→ SOAL DAN TUGAS
1. Tuliskan ulang kata demi kata bagian tulisan tentang salah kaprah kata absen dari "Ada sebuah kata" sampai "grup tata bahasa.".
2. Jawablah pertanyaan berikut berdasarkan tulisan tentang salah kaprah kata absen.
(a) Di media sosial mana saja penulis mengikuti grup?
(b) Menurut sebagian besar orang yang pernah ditanyai penulis, sejak kapan salah kaprah ini dimulai?
(c) Kata apa yang disebut sebagai istilah yang tepat untuk kehadiran?
3. Bisakah Anda melanjutkan tulisan tentang salah kaprah kata absen mulai setelah kalimat terakhirnya?

→ KUTIPAN DOKUMEN
┏━━

Saya mengikuti beberapa grup di media sosial, seperti di FB dan WAG. Ada grup tentang edukasi dan ada pula grup yang saya ikuti karena kesamaan hobi semata. Banyak manfaat yang saya rasakan berada di grup-grup tersebut, baik ilmu maupun sekadar informasi ringan yang menghibur. Di beberapa grup bahkan bisa juga mendapatkan penghasilan tambahan.
Ada sebuah kata yang sering muncul di grup-grup tersebut dan saya perhatikan digunakan secara keliru, yaitu "absen". Anggota grup sering sekali menggunakan "absen" ini untuk menunjukkan eksistensi atau kehadirannya di grup tersebut. Padahal arti absen adalah tidak hadir atau bolos. Kesalahan ini hampir rata digunakan di grup mana pun, kecuali memang di grup tata bahasa.
Pernah saya tanyakan kepada beberapa orang yang sering menggunakan kata ini, dan sebagian besar dari mereka mengatakan salah kaprah ini justru dimulai sejak dari sekolah dasar. Guru-guru mereka sering mengatakan, "Kita absen dulu ya, anak-anak", lalu mulai menyebut nama siswanya satu per satu. "Iman...hadir, Bu, Friska...hadir, Bu," dst. Iya saya pun membenarkan apa yang mereka katakan, karena saya pun mengalaminya. Ternyata itulah sebabnya banyak orang berpikir "absen" adalah "kehadiran", padahal sebaliknya.
Kehadiran itu presensi, bukan absensi. Absensi justru bermakna ketidakhadiran. Jadi mulai sekarang, mari kita sama-sama memperbaiki salah kaprah yang sudah terlanjur jadi kebiasaan ini. Biasakan untuk mengganti kata absen dengan “hadir” saja kalau memang ingin menunjukkan kehadiran atau eksistensi. Absen hanya digunakan untuk maksud sebaliknya, yaitu ketidakhadiran atau bolos.
Bagi Anda para guru, hati-hati dengan apa yang Anda ucapkan, kesalahan sepele seperti mengucapkan "absen" ini ternyata bisa mengakibatkan salah kaprah berjamaah tingkat nasional seperti sekarang ini. Tidak mudah untuk mengembalikan makna “absen” ini ke makna sesungguhnya. Perlu banyak pihak yang terus menyuarakan sampai benar-benar kembali ke makna asalnya. Bagi Anda pemerhati dan pegiat bahasa, mari bersama-sama mengampanyekan penggunaan kata yang benar, termasuk "absen" ini.

┗━━

→ ENTRI YANG DISEDIAKAN

┏━━

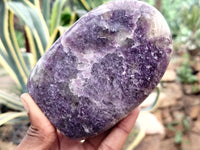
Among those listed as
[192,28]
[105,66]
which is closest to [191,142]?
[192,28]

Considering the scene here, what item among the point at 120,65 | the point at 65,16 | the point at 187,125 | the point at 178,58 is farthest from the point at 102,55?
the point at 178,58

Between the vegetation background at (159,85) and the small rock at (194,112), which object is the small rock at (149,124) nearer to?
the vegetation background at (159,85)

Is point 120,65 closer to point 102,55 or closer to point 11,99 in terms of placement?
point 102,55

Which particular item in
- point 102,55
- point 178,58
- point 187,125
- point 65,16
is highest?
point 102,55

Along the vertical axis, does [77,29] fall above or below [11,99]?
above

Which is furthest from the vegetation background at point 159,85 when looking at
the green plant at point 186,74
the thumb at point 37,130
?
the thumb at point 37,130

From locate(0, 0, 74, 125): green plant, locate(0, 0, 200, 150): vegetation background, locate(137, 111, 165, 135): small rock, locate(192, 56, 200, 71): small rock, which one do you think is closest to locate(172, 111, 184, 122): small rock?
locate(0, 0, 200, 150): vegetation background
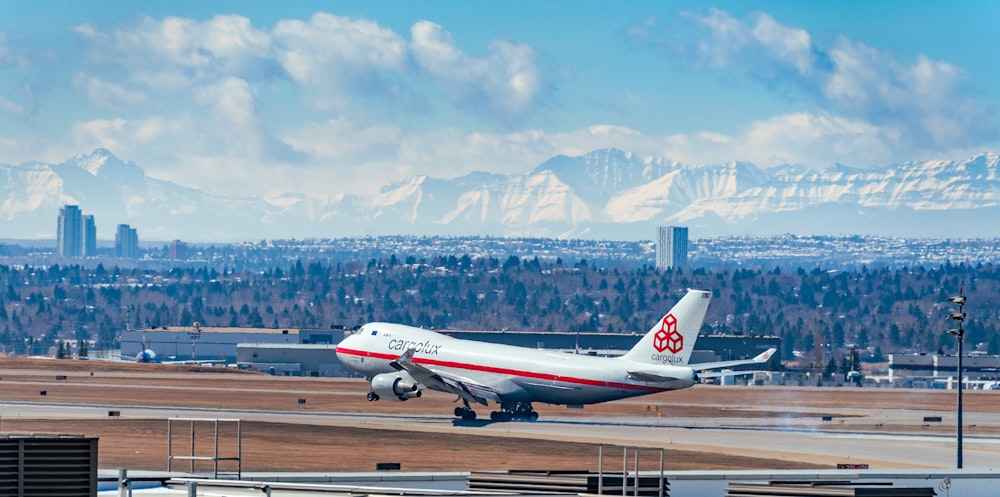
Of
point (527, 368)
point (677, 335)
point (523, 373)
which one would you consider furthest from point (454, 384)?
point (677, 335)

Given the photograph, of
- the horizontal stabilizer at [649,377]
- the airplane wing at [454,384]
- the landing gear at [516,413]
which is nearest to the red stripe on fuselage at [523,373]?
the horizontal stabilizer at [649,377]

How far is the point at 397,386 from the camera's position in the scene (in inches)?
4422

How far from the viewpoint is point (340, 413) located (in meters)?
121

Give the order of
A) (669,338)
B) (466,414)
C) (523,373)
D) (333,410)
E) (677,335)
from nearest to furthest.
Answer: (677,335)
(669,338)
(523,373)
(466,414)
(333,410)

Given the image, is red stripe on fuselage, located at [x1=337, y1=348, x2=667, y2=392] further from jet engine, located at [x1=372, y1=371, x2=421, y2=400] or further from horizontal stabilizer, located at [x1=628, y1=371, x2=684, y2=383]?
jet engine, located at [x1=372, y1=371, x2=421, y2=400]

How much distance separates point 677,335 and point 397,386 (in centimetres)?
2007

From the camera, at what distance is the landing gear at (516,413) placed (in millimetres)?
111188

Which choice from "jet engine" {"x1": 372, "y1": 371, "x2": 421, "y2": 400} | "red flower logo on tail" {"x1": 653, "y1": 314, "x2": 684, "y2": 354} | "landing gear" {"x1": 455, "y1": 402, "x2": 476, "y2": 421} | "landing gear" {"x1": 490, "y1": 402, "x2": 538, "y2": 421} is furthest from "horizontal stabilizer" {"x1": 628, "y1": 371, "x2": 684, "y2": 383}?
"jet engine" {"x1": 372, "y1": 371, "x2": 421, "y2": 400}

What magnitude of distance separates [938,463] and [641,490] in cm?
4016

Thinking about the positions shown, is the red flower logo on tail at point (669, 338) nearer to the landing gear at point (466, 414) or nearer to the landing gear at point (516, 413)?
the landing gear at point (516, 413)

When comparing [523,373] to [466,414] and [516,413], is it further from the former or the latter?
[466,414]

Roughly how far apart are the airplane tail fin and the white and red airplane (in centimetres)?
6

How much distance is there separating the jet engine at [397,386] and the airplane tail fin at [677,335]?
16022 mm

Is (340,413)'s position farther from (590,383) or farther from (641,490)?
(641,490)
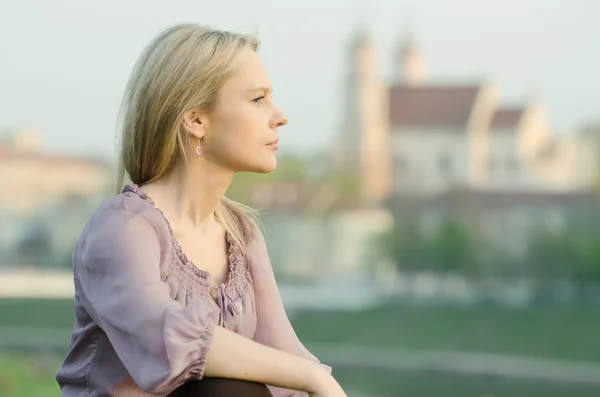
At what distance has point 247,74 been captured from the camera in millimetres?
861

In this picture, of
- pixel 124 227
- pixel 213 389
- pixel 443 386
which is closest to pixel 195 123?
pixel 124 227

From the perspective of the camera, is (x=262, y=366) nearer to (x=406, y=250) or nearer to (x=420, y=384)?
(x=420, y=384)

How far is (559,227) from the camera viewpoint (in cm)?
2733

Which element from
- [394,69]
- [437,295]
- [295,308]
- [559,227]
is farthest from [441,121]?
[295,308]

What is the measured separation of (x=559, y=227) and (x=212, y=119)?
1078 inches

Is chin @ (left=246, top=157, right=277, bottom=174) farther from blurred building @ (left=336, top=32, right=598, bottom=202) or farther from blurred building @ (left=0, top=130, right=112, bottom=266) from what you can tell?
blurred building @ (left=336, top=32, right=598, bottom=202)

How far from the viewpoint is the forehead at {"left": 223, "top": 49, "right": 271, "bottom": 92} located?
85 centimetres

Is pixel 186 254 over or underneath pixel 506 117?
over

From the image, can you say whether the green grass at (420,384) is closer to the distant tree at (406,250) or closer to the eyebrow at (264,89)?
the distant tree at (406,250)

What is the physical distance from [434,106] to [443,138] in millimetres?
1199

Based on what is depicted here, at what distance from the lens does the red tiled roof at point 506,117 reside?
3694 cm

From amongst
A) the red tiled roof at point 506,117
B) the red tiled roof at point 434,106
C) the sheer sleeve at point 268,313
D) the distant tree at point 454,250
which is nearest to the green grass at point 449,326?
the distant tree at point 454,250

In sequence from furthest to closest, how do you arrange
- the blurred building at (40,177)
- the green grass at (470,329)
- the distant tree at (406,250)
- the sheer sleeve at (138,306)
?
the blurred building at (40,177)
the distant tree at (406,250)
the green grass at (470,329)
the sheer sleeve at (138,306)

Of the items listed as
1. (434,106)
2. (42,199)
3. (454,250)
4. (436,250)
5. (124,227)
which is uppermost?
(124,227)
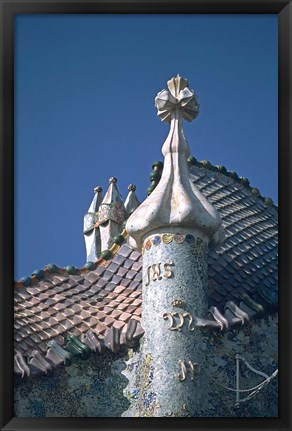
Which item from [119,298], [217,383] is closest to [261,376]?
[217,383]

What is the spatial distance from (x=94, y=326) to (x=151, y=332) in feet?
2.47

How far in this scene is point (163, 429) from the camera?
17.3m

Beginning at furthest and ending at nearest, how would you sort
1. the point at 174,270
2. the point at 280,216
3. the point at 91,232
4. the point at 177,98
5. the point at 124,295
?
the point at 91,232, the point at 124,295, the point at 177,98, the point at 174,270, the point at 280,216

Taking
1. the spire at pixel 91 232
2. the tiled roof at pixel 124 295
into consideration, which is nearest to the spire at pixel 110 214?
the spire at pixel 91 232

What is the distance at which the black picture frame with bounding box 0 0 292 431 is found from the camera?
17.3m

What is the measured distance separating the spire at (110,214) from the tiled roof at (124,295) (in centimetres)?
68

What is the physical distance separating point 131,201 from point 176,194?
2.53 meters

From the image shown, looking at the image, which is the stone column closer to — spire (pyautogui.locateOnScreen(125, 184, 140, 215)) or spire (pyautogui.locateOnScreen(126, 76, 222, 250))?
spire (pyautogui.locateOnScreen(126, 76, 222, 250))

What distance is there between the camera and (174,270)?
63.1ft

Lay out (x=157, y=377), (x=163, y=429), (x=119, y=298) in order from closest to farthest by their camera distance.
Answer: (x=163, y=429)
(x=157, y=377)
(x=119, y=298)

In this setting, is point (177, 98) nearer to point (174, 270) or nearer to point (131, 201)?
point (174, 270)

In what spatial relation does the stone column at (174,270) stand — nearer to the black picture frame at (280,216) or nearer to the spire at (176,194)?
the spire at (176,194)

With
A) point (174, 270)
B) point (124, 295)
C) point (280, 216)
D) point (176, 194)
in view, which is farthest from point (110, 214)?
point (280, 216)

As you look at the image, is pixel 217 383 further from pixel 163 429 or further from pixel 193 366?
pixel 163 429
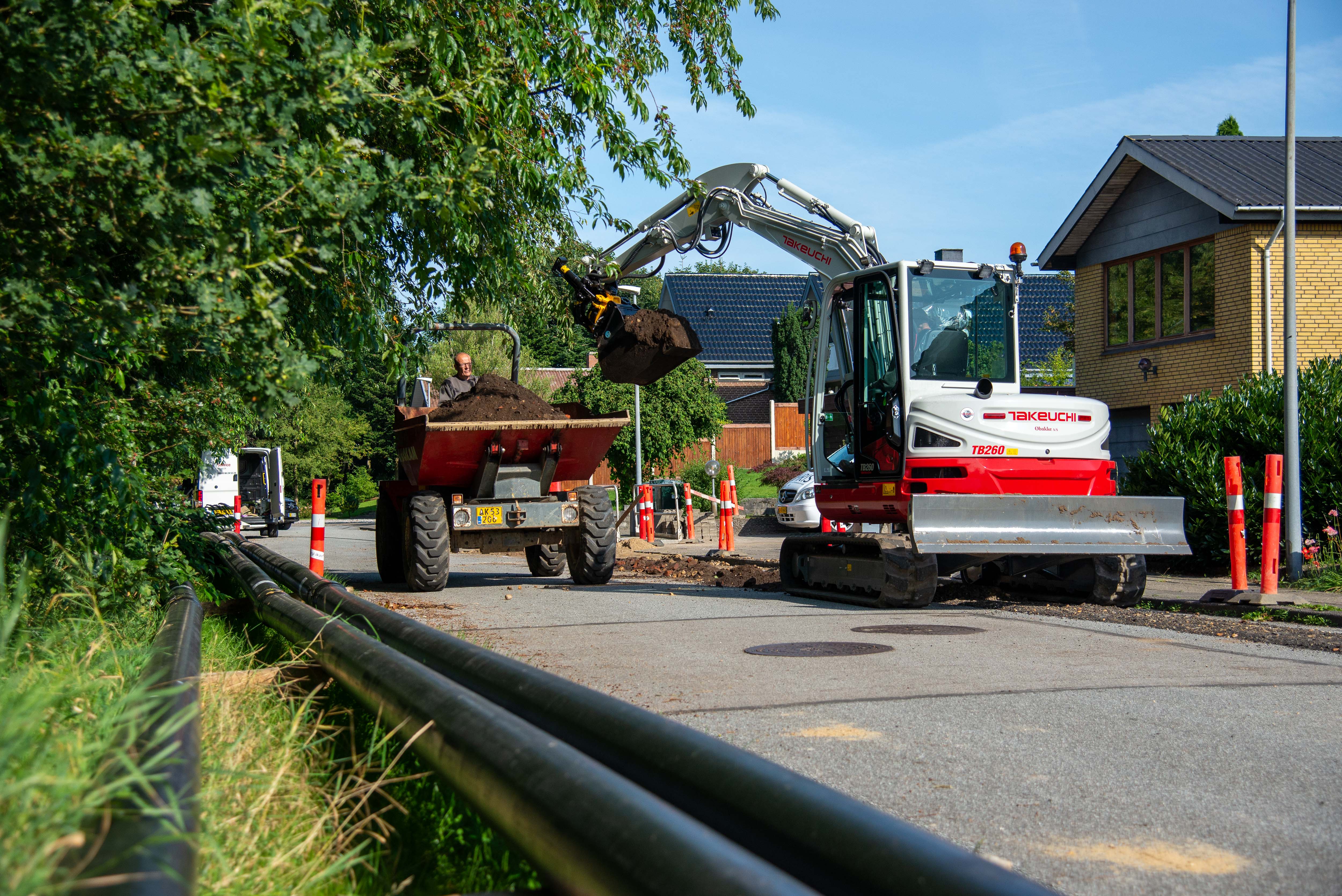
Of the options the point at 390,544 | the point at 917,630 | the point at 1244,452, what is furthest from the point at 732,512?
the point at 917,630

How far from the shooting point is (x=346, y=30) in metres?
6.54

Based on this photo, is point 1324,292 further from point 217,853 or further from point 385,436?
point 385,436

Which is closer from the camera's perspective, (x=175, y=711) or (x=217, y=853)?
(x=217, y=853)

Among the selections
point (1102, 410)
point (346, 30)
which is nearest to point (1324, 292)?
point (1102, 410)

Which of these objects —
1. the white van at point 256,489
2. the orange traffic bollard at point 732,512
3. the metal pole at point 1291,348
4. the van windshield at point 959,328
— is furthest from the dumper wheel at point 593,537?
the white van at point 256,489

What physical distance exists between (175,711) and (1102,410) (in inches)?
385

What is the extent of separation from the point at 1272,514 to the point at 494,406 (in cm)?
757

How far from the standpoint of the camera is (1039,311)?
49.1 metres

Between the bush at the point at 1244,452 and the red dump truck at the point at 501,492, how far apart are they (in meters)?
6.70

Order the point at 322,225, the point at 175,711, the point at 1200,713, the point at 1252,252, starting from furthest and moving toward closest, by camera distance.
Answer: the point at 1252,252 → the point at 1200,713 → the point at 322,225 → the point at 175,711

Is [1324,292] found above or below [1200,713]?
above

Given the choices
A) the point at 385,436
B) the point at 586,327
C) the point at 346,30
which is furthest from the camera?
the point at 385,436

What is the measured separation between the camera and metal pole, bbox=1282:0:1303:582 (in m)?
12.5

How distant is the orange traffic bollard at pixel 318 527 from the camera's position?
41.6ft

┗━━

→ JAWABAN YANG DIBERIKAN
1.
Ada sebuah kata yang sering muncul di grup-grup tersebut dan saya perhatikan digunakan secara keliru, yaitu "absen". Anggota grup sering sekali menggunakan "absen" ini untuk menunjukkan eksistensi atau kehadirannya di grup tersebut. Padahal arti absen adalah tidak hadir atau bolos. Kesalahan ini hampir rata digunakan di grup mana pun, kecuali memang di grup tata bahasa.

2.
(a) FB dan WAG.
(b) Sejak sekolah dasar.
(c) Presensi.

3.
Tidak semua orang bersedia melakukan perbaikan, karena pernah juga saya mendapat respons yang mengatakan, “Biarin saja deh, yang penting kan, orang ngerti” Ini bukan masalah mengerti atau tidak mengerti. Berbahasa itu tidak hanya sekadar saling paham. Berbahasa yang benar itu adalah salah satu pengejawantahan dari rasa cinta kita kepada tanah air. Bangsa yang besar adalah bangsa yang menghargai budayanya sendiri. Bahasa Indonesia adalah bahasa dan budaya kita. Yuk, kita bersama-sama merawatnya dengan menggunakannya dengan benar.
Lepas dari urusan kata “absen” ini, media massa juga memiliki peran penting dalam mengedukasi masyarakat untuk bisa berbahasa dengan benar. Media massa oleh sebagian masyarakat dipakai untuk acuan berbahasa, karena dianggap pihak yang memahami bagaimana berbahasa yang benar. Di sini media massa memiliki tanggung jawab moral terhadap masyarakat pembacanya.
Hampir setiap hari saya dan beberapa teman dari grup Jihadis Tata Bahasa melakukan ‘patroli’ terhadap media-media daring yang menyajikan berita-berita tentang apa saja yang terjadi di sekitar kita. Kami menemukan masih sangat banyak media yang abai terhadap penggunaan tata bahasa yang benar atau kata yang baku, sehingga dampaknya juga terasa pada masyarakat pembacanya. Satu saat saya berencana akan mengeluarkan buku tentang kekeliruan yang dilakukan pihak media dalam menyajikan beritanya.
Jika pihak media tidak peduli terhadap hal ini, maka media hanya akan menjadi tempat kumpulan tulisan yang tidak memberikan nilai edukasi berbahasa yang benar terhadap masyarakat. Ia hanya menjadi tempat penyaji berita dan informasi saja tanpa menunaikan tanggung jawab moralnya terhadap masyarakat.
Saya berharap pihak media menyadari hal ini dan bersama-sama mengambil peran dan tanggung jawab untuk memberikan edukasi berbahasa yang benar kepada masyarakat, di samping tentunya sebagai penyaji berita dan informasi serta sederet fungsi media massa lainnya. Saya paham fungsi utama media massa adalah menyebarkan informasi teraktual secara cepat dan luas kepada masyarakat, tetapi jangan lupakan fungsi pendidikan yang diamanatkan kepadanya.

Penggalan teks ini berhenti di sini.